Отвечали ему бояре его: «Нам, княже, сообщили из Москвы за 15 дней до сего, но мы побоялись тебе передать о том, что в вотчине его, близ Москвы, живет монах, Сергием зовут, весьма прозорлив он. Тот больше вооружил его и из своих монахов дал ему помощников». Услышав же то, князь Олег Рязанский испугался и на бояр своих осердился и разъярился: «Почему мне не поведали до сих нор? Тогда бы я послал к нечестивому царю и умолил его, и никакое бы зло не приключилось!
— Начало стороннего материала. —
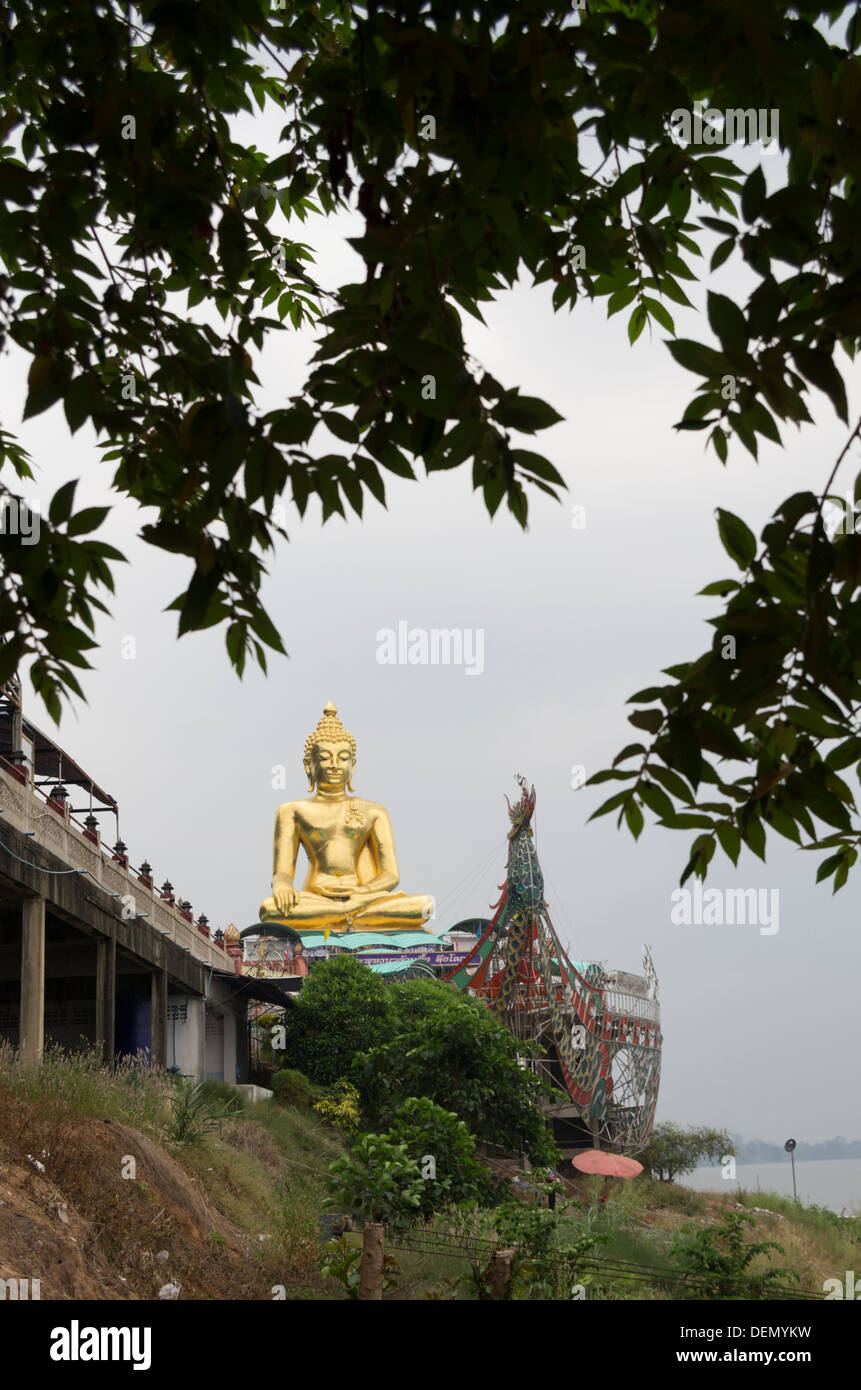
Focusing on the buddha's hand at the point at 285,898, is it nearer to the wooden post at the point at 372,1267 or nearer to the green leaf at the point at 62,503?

Горе мне, потерял я разум свой, но не я один ослабел умом, но и больше, чем я, разумный Ольгерд Литовский; но, однако, он почитает веру латинскую Петра Гугнивого,* я же, окаянный, познал истинный закон божий! И на чем я ошибся? И сбудется со мною сказанное господом: „Если раб, зная закон господина своего, нарушит его, бит будет сильно44.* Ибо ныне что натворил? Зная закон бога, сотворившего небо и землю и всю тварь, присоединился ныне к нечестивому царю, решившему попрать закон божий! И теперь какому своему неразумному помыслу вверил себя? Если бы теперь великому князю помощь я предложил, то никак он не примет меня — ибо узнал об измене моей. Если же присоединюсь к нечестивому царю, то воистину стану как древний гонитель Христовой веры, и тогда поглотит меня земля живьем, как Святополка:* не только княжения лишен буду, но и жизни лишусь и брошен буду в геенну огненную мучиться. Если же господь за них, то никто против них. Да еще и молитва всегда за него прозорливого того монаха! Если же никому из них помощи не окажу, то впредь как смогу устоять от обоих? А теперь я так думаю: кому из них господь поможет, к тому и я присоединюсь!».
Князь же Ольгерд Литовский, в согласии с прежним замыслом, собрал литовцев много, и варягов, и жмуди* и пошел на помощь Мамаю. И пришел к городу Одоеву,* но, прослышав, что князь великий собрал великое множество воинов, всю русь и словен, и пошел к Дону против царя Мамая, прослышав также, что Олег испугался, — и стал тут с тех пор неподвижно, и начал понимать тщетность своих помыслов, о союзе своем с Олегом Рязанским теперь сожалел, стал метаться и негодовать, говоря: «Если человеку не хватает своего ума, то напрасно чужого ума ищет: никогда ведь не бывало, чтобы Литву поучала Рязань! Ныне же свел меня с ума Олег, а сам и пуще погиб. Так что теперь побуду я здесь, пока не услышу о московской победе».